New revolution in prime mover technology
RVCR mechanism, the next progressive mutation in machine mechanism, leads to a new generation of multi-fuel engines.
The automotive sector today is focused on electric drive and has caught the attention of the public. But there is a catch 22 type dilemma here. If the oil consumption is reduced by electric engines and oil production continues, oil will become cheaper owing to less demand and excess supply. The battery technology will have to compete with cheaper fossil fuel making it economically unviable. The electric alternative to the existing powertrain systems is limited to automotive which is only a fraction of the powertrain applications and is not applicable to the entire bulk of industrial and commercial applications where the fuel driven prime mover (engine) is used, (as in heavy commercial vehicles; material handling, mining,
earth moving equipments, defence applications like tanks, armoured vehicles, aviation (UAV’s to helicopters), marine propulsion (boats, ferries, ships), large power generation units etc. The significance of engines to industry remains. Unhooking of fossil fuel dependency is not as simple as switching to electric cars, rather it is a transition to technological solutions for greener alternatives. It is this challenge that a new revolutionary ‘RVCR technology’, based on an invention in engine kinematics by an Indian engineer and inventor Das Ajee Kamath.
Conventional engine vs RVCR Technology: RVCR is a seedmachine kinematics that has various downstream applications in engines, renewable energy power generators and utility machines. RVCR enables a feature called ‘VCR’ (Variable Compression Ratio) which specially revolutionises engines. RVCR is a leap in technology compared to conventional engines and differs in the very makeup of the way engines work.
The rarity of the RVCR system can be gauged by the fact that in the last 150 years only 3 systems have come into existence namely (1) ‘Reciprocating piston and crank mechanism’ used in 90% of engine applications, including land and marine transport; (2) the ‘Turbojet’ used in aviation, (3) the ‘Wankel rotary’ used in a few other applications. The three systems have served humanity well. However, they have a common limitation. The ‘Compression Ratio’ (CR) of these engines cannot be changed. Varying of CR allows engines to switch fuels while in operation from petrol to diesel to CNG etc. Further VCR also improves fuel efficiency by 27% to 30%.

▶ [PROVIDED INFORMATION]:
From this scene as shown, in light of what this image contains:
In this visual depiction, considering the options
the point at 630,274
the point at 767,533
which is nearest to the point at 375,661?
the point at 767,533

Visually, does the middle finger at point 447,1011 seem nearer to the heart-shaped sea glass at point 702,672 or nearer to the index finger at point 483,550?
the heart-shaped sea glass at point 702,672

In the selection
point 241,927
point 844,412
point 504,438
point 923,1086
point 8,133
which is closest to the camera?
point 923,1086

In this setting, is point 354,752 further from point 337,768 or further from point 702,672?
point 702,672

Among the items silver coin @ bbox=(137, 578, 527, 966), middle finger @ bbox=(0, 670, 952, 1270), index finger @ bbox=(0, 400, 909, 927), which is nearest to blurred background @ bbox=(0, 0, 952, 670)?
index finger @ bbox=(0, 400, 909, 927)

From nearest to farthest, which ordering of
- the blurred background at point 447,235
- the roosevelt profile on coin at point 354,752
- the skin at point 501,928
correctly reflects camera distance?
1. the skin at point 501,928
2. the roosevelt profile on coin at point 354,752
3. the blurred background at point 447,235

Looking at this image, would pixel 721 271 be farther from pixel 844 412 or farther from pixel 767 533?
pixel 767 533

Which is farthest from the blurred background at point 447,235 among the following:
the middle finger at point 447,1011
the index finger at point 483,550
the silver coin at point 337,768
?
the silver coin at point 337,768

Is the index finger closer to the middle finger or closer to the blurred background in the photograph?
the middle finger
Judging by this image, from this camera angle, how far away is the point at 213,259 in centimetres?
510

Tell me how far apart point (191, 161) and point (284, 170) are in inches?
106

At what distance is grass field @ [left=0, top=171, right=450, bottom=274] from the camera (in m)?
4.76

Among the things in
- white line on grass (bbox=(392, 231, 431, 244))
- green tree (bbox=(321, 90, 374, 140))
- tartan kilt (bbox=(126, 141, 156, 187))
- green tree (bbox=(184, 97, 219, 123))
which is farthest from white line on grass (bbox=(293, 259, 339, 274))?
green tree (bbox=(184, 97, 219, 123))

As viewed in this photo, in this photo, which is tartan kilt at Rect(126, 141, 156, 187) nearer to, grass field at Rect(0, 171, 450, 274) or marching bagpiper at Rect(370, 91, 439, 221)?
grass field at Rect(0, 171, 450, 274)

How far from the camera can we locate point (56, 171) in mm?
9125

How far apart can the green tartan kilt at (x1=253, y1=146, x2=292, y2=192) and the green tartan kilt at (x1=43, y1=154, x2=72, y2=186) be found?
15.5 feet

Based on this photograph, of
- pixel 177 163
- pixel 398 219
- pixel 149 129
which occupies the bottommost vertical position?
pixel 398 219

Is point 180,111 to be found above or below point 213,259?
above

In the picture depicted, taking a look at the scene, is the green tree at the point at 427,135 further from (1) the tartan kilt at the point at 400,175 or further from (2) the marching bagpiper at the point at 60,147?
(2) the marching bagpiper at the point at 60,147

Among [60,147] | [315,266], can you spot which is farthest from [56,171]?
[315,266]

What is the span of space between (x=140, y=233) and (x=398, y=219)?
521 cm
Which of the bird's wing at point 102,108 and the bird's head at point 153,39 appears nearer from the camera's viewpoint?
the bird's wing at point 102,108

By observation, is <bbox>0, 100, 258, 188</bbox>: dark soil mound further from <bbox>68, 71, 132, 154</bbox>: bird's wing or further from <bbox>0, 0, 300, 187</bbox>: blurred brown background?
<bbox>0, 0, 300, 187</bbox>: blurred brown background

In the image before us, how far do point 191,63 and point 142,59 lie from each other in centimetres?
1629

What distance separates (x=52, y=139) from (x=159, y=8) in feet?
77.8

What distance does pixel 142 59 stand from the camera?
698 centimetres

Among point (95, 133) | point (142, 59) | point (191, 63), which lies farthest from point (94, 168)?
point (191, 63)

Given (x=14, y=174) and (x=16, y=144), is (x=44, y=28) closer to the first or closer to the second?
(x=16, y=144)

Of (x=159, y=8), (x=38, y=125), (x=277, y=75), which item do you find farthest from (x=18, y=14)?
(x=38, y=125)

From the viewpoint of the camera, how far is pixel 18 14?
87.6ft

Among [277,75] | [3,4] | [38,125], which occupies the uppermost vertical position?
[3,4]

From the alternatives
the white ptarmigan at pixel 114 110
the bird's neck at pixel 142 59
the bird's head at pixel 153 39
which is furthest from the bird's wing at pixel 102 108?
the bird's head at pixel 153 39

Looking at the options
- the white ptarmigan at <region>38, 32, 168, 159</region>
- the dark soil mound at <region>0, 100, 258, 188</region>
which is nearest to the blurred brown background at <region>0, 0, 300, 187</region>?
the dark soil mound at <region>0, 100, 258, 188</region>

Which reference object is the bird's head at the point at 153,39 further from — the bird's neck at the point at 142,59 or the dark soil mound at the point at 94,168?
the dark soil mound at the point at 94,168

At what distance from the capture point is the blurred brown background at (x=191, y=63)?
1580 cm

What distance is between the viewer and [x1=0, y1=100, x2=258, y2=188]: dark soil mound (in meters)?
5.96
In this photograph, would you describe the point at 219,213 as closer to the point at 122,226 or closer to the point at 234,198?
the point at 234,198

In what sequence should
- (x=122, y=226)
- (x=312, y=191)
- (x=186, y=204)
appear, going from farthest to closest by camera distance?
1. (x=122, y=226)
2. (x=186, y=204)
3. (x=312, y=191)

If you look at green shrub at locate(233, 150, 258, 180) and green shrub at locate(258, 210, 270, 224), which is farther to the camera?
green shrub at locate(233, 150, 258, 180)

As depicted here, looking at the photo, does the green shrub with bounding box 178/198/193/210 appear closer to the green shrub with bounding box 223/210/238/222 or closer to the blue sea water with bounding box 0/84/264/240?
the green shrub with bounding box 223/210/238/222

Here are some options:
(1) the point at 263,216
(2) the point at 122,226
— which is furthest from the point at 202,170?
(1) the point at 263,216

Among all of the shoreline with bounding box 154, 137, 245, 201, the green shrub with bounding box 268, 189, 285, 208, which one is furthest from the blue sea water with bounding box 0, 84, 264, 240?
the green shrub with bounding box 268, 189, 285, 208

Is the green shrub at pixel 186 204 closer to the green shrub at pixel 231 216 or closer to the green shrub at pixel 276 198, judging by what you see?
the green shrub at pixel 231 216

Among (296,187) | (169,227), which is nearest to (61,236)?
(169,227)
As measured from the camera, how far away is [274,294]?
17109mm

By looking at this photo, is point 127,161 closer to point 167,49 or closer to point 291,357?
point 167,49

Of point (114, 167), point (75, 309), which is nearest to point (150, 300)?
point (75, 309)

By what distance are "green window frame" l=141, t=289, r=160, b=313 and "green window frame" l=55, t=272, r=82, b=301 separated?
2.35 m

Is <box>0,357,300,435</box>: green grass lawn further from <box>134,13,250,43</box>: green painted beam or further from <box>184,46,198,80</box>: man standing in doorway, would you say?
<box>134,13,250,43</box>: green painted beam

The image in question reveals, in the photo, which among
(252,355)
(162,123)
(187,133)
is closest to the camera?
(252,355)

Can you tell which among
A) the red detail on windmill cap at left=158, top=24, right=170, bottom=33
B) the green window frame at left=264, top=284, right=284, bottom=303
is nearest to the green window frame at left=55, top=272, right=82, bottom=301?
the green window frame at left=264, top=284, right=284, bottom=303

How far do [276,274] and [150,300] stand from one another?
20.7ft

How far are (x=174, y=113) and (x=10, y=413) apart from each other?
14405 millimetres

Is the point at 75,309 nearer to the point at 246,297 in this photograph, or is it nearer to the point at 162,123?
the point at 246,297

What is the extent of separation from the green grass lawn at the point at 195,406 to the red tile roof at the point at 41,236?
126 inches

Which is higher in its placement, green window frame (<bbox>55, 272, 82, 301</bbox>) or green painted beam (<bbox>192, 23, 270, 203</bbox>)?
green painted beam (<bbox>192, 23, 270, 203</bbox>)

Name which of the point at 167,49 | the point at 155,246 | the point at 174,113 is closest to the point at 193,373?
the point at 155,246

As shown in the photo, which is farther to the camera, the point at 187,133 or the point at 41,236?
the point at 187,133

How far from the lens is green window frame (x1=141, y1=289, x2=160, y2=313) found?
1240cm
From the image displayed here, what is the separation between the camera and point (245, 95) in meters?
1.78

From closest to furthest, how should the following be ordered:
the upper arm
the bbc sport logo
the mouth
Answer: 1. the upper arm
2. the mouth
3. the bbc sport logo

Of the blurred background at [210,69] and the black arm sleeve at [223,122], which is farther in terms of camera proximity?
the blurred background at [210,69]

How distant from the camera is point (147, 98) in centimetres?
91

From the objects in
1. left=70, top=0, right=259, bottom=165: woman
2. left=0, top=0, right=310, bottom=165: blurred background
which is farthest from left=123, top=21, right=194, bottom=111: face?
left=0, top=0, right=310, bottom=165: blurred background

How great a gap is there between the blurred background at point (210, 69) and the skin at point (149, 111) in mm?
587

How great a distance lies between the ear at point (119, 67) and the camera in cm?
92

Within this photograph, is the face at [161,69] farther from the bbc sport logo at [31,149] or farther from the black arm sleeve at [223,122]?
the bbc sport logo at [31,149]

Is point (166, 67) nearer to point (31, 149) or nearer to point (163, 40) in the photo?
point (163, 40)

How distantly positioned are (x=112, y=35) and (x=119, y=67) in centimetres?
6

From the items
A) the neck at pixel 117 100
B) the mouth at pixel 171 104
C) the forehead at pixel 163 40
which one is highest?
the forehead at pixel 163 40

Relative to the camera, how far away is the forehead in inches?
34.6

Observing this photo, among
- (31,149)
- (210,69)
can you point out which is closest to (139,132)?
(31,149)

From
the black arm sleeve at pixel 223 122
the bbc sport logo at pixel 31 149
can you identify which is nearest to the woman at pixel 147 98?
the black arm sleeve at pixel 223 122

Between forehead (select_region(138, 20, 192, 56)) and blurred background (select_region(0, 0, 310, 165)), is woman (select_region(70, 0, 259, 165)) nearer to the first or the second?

▶ [PROBLEM TO WORK ON]: Please extract the passage of the RVCR engine article starting with "Conventional engine vs" and going on through "way engines work.", copying it word for word.

▶ [SOLUTION TO THIS EXERCISE]:
Conventional engine vs RVCR Technology: RVCR is a seedmachine kinematics that has various downstream applications in engines, renewable energy power generators and utility machines. RVCR enables a feature called ‘VCR’ (Variable Compression Ratio) which specially revolutionises engines. RVCR is a leap in technology compared to conventional engines and differs in the very makeup of the way engines work.